▸ **Your goal**
Reproduce word for word every line from the one containing "How much physical" through the final line of the entries, including both of those lines.

▸ **Dataset records**

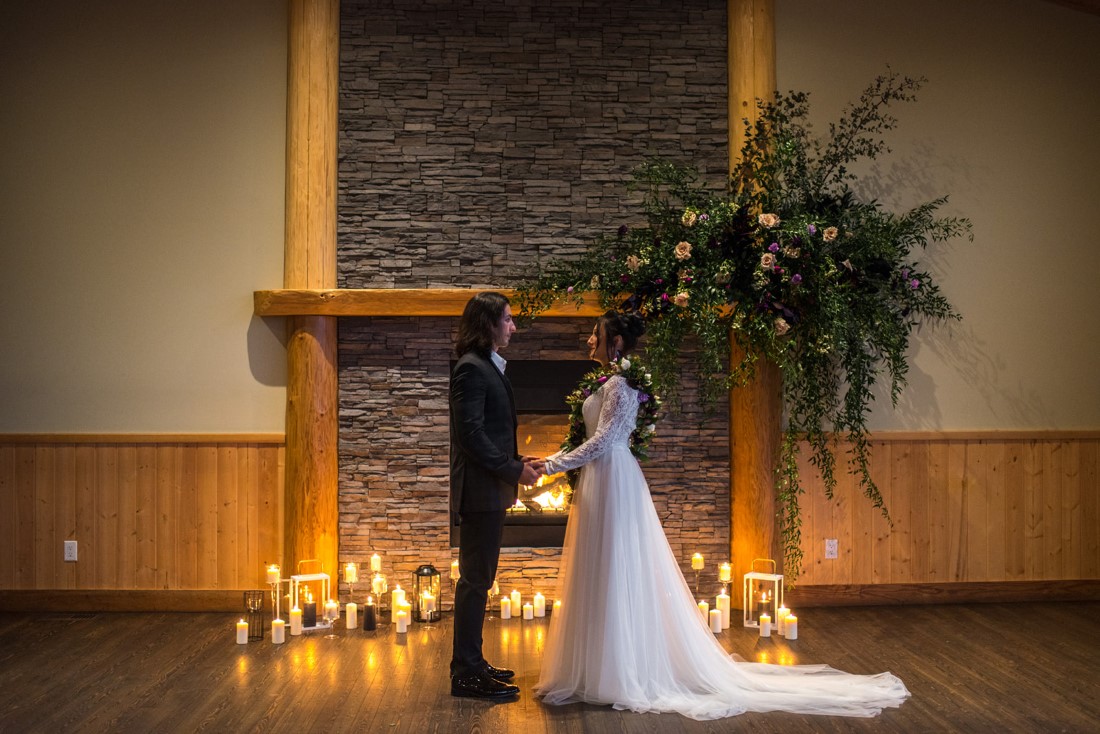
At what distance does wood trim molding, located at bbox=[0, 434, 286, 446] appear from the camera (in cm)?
521

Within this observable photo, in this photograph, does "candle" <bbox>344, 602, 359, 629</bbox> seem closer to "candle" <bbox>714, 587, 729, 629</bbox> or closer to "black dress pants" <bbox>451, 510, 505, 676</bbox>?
"black dress pants" <bbox>451, 510, 505, 676</bbox>

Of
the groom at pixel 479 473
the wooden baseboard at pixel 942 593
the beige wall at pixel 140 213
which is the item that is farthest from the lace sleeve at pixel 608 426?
the beige wall at pixel 140 213

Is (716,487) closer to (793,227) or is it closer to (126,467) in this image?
(793,227)

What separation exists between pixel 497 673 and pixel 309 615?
137cm

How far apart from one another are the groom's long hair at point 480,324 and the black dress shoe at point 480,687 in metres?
1.26

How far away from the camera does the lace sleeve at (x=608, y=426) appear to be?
381 cm

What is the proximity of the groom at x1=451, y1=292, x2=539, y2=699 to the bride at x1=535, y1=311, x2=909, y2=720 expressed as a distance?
0.20 m

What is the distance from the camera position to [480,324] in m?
3.82

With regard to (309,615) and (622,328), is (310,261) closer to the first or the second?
(309,615)

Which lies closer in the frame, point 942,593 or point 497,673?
point 497,673

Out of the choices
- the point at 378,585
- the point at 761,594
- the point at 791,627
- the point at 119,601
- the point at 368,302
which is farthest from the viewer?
the point at 119,601

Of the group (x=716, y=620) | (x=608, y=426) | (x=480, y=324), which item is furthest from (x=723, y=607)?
(x=480, y=324)

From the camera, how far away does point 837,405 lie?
521 centimetres

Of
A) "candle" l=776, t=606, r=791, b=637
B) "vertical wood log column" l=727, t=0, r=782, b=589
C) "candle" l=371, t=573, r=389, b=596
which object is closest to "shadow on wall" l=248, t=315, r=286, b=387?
"candle" l=371, t=573, r=389, b=596
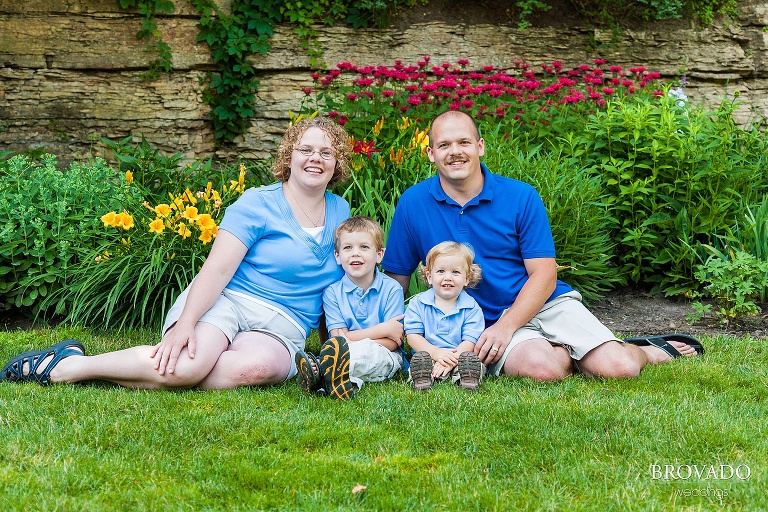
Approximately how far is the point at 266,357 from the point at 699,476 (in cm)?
186

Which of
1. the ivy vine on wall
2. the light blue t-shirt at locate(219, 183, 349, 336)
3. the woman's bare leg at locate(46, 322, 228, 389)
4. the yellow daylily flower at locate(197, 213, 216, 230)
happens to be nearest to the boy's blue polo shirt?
the light blue t-shirt at locate(219, 183, 349, 336)

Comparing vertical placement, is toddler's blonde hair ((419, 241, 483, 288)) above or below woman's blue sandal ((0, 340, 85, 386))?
above

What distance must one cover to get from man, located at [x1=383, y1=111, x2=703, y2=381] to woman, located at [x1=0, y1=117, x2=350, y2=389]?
0.46 m

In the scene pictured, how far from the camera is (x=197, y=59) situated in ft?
26.1

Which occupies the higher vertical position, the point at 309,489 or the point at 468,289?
the point at 468,289

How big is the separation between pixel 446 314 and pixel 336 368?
662 mm

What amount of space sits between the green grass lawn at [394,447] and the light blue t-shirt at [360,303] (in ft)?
1.20

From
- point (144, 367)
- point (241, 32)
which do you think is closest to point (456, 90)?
point (241, 32)

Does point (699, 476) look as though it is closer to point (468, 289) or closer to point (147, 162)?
point (468, 289)

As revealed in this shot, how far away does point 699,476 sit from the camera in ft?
7.95

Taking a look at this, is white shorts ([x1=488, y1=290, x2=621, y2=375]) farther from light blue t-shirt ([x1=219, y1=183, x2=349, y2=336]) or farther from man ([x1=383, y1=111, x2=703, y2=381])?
light blue t-shirt ([x1=219, y1=183, x2=349, y2=336])

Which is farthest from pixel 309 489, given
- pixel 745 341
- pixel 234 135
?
pixel 234 135

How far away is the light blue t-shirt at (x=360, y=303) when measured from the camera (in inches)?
146

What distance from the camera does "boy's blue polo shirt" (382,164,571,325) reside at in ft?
12.3
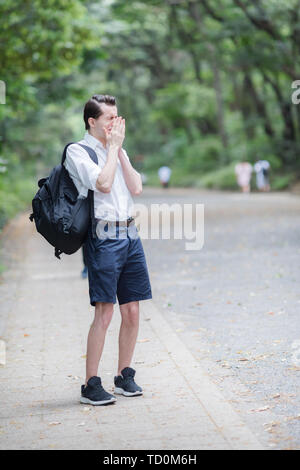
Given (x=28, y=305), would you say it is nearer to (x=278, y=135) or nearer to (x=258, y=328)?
(x=258, y=328)

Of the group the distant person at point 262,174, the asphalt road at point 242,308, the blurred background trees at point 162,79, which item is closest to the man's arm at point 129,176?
the asphalt road at point 242,308

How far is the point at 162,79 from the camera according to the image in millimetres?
57281

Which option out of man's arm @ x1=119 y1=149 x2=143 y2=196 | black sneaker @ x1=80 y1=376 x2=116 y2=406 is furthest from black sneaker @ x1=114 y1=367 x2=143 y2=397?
man's arm @ x1=119 y1=149 x2=143 y2=196

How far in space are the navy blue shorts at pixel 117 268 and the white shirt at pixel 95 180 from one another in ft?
0.43

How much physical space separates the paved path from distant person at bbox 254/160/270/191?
28.7m

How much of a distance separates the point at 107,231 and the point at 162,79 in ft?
174

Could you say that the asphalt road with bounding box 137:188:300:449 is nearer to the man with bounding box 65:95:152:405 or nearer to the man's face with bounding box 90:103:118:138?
the man with bounding box 65:95:152:405

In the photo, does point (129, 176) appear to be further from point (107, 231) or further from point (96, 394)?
point (96, 394)

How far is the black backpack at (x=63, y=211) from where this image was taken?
209 inches

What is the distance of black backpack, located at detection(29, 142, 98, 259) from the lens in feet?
17.4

▸ **Solution**
How much physical space separates the paved path from distant person at bbox 254/160/270/191?
28.7m

How much of a distance separates the point at 107,231 and the point at 162,79 in ft?
174

Could you say that the asphalt road with bounding box 137:188:300:449 is nearer to the man with bounding box 65:95:152:405 or nearer to the man's face with bounding box 90:103:118:138?
the man with bounding box 65:95:152:405

In the photo, does point (129, 176) appear to be further from point (107, 231) or further from point (96, 394)?
point (96, 394)

How far is the black backpack at (x=63, y=211) from where this image was taken?
209 inches

What is the distance of black backpack, located at detection(29, 142, 98, 259) from the lens in feet?
17.4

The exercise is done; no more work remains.